Ninety-five percent of female homicide victims were women killed by a male domestic partner — that struck me as suspiciously high. Unfortunately, I couldn’t track down the actual court record (“R. 814” is a cite to the record), even by contacting the court. But I e-mailed Dr. Peplau, who reported that she had testified about this CDC report, and in particular about this passage:
During 1981-1998, a total of 346,258 homicides were recorded in the SHR [Supplemental Homicide Reports] database, and a total of 381,408 homicides (excluding those involving legal intervention) were recorded in the vital records database. Among the SHR homicides, 16,809 were dropped from the analysis because they were classified as negligent manslaughter or justifiable homicide or were associated with legal intervention (i.e., homicide associated with police intervention). An additional 28,927 homicides were dropped from the analysis because they involved multiple victims aged >10 years or because the age, race, or sex of the victim was missing. Consequently, 300,522 SHR homicides were available for analysis. The average weight applied to the IPH [Intimiate Partner Homicide] counts to generate the estimated number of IPHs was the ratio of vital records homicides (381,408) to 300,522 or 1.28.
Of 300,522 records, SHRs recorded 35,601 (11.8%) IPHs (i.e., one victim aged >10 years) with complete information on age, race, and sex. After weighting, an estimated 45,513 (11.9%) IPHs occurred during 1981-1998. Of these 45,513, approximately 28,991 (63.7%) of homicides were perpetrated against females, 93.8% of males were victimized by females, and 99.5% of females were victimized by males.

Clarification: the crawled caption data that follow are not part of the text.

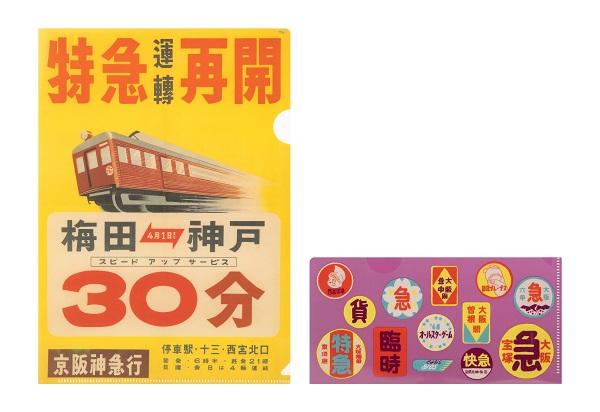 阪急電車館グッズ「レトロシリーズ」発売!
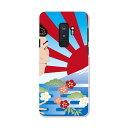 SC-03K Galaxy S9+ ギャラクシー エスナインプラス docomo sc03k ドコモ スマホ カバー スマホケース スマホカバー PC ハードケース 00..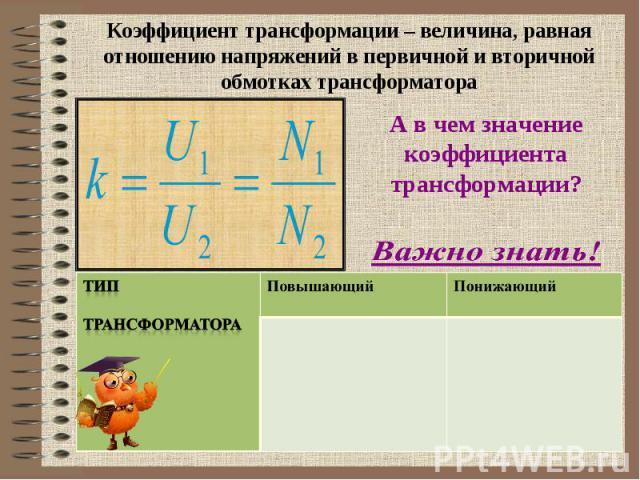 Коэффициент трансформации – величина, равная отношению напряжений в первичной и вторичной обмотках трансформатораА в чем значениекоэффициентатрансформации?
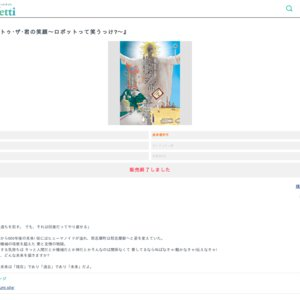 劇団わ本公演 『バック・トゥ・ザ・君の笑顔~ロボットって笑うっけ?~』7/24昼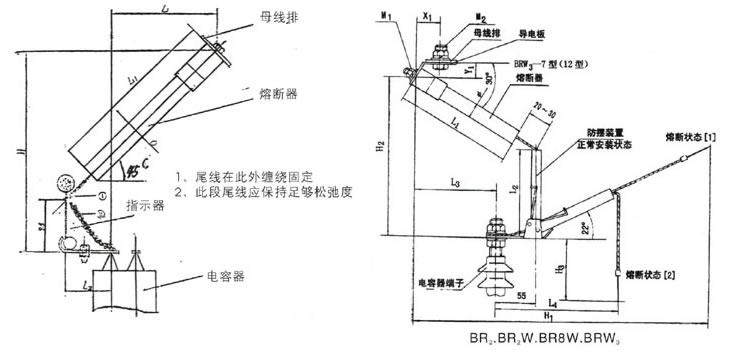 电路 电路图 电子 工程图 平面图 原理图 734_358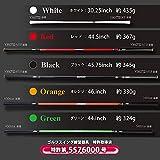 エリート ワンスピード (elite 1 SPEED) (ブラック(45.75インチ、約345g))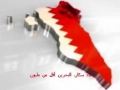 Supporters of Bahrain Revolution in The world مؤيدو ثورة البحرين Arabic English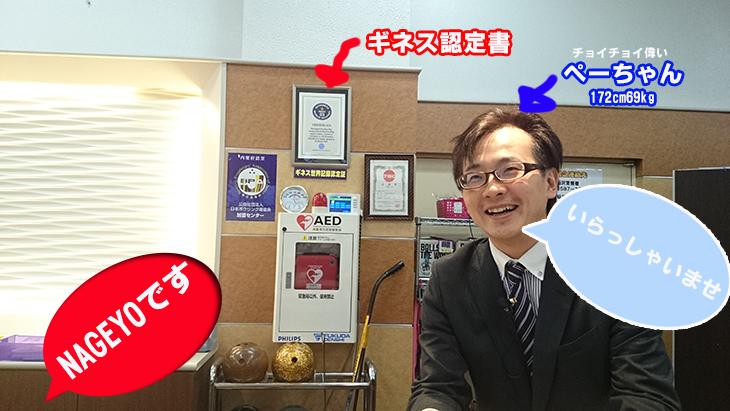 稲沢グランドボウル ぺーちゃん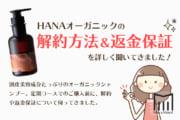 【解約】HANAオーガニックの返金保証と解約ルールのまとめ。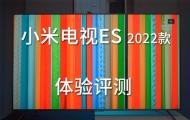 小米电视ES75 2022款体验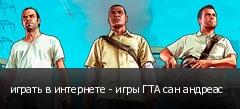 играть в интернете - игры ГТА сан андреас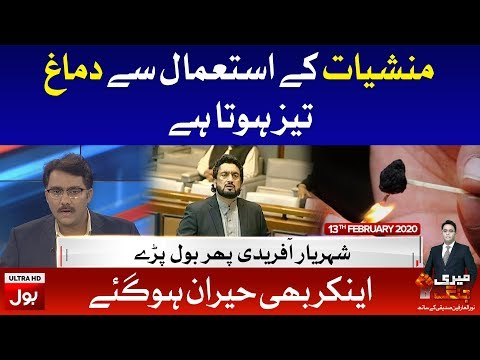 Meri Jang - Thursday 13th February 2020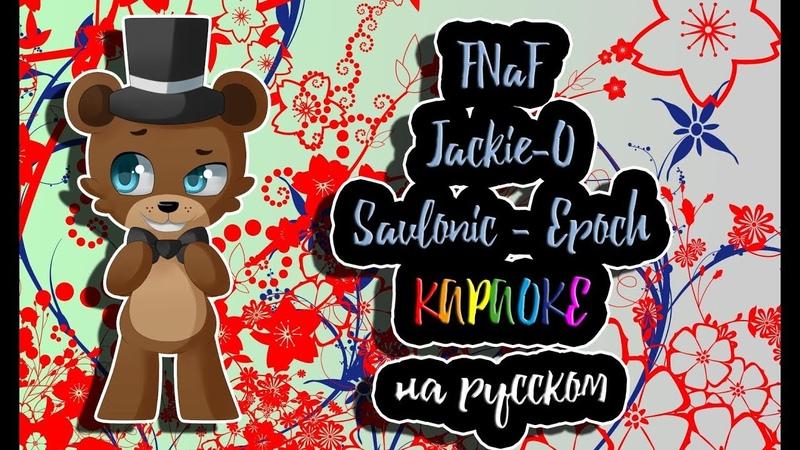 FNaF Jackie-O - Savlonic - Epoch караОКе на русском под плюс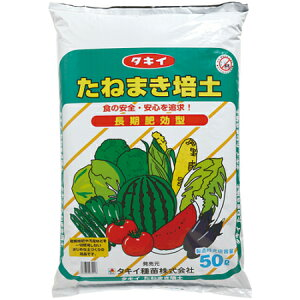 【送料無料】タキイ たねまき 培土 50L ×2袋セット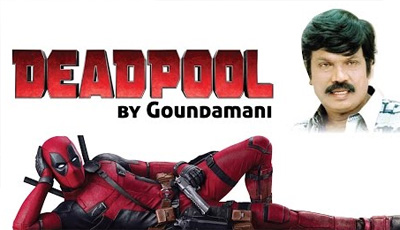 Dead Pool by Goundamani – South Indianized Trailer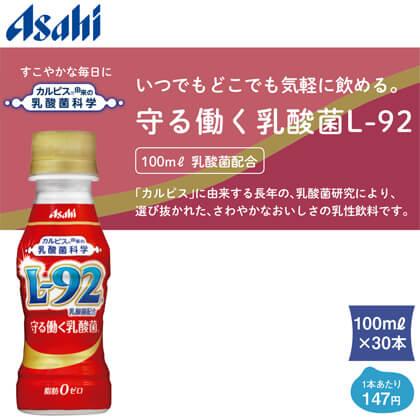 守る働く乳酸菌 L−92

So the report was that 99.5% (not 95%) of those women who were killed by intimate partners (setting aside negligent homicides and justifiable homicides, such as defensive homicides) were women killed by male intimate partners, and only 0.5% were women killed by female intimate partners. Very different, I think, from “ninety-five percent of female homicide victims were women killed by a male domestic partner” (even setting aside the 95% vs. 99.5% discrepancy).
Now it may well be that the judges read the report or Prof. Peplau’s testimony correctly. The paragraph I quote from the court decision is indeed about the relative crime rates within lesbian couples as opposed to heterosexual couples, and the report is relevant to that (though if it’s used for that purpose, the 95% vs. 99.5% difference is very substantial, and one would also want to know how many female-female couples were around at the time in the first place, compared to male-female couples). But the court’s sentence summarizing the report is incorrect. If you rely on the court’s assertion in a future article about the fraction of female homicide victims were women killed by a male domestic partner, you’ll be badly wrong.

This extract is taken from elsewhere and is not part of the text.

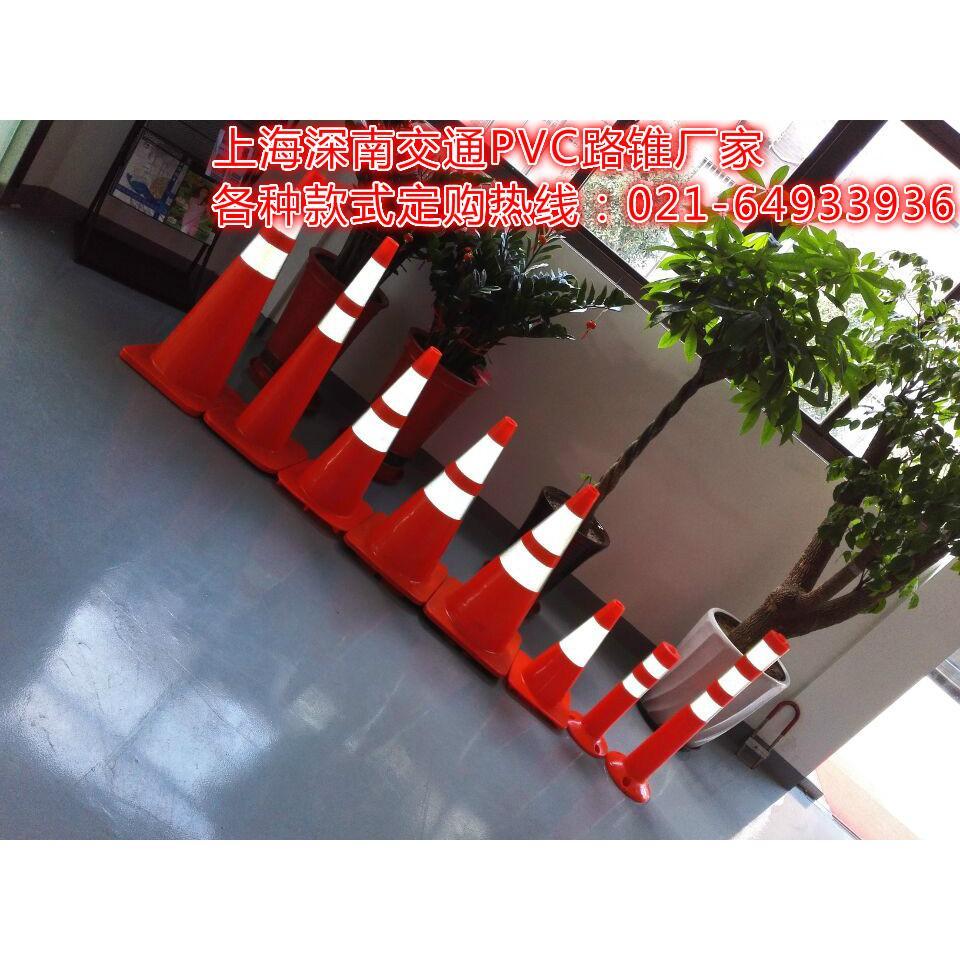 质量可靠pvc路锥厂家-上海深南企业,交通锥各种材质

So, as I said, in your own scholarship you should read, quote, and cite the original source for the assertion, not an intermediate source (including a court opinion). Here’s another example, by the way, that I give in the book, from a U.S. Supreme Court opinion.
Even Supreme Court opinions can contain mistakes; for instance, Reno v. ACLU, where the Court struck down the first Internet indecency ban (the Communications Decency Act), said the following to distinguish two earlier cases:
The breadth of the CDA’s coverage is wholly unprecedented. Unlike the regulations upheld in Ginsberg [v. New York, 390 U.S. 629 (1968),] and [FCC v.] Pacifica [Foundation, 438 U.S. 726 (1978)], the scope of the CDA is not limited to commercial speech or commercial entities.
Sounds like you can confidently assert, citing Reno, that the restrictions in Ginsberg and Pacifica were limited to commercial speech or commercial entities.
Unfortunately, the Reno opinion was wrong. The Ginsberg law, which barred the sales of certain sexually themed magazines to minors, was not limited to commercial speech: Such magazines, even ones sold for money, do not qualify as commercial speech, a term that generally refers only to commercial advertising. The Pacifica regulation was not limited either to commercial speech or to commercial entities; the broadcast in Pacifica itself was noncommercial speech carried by a nonprofit, noncommercial radio station. Whoops.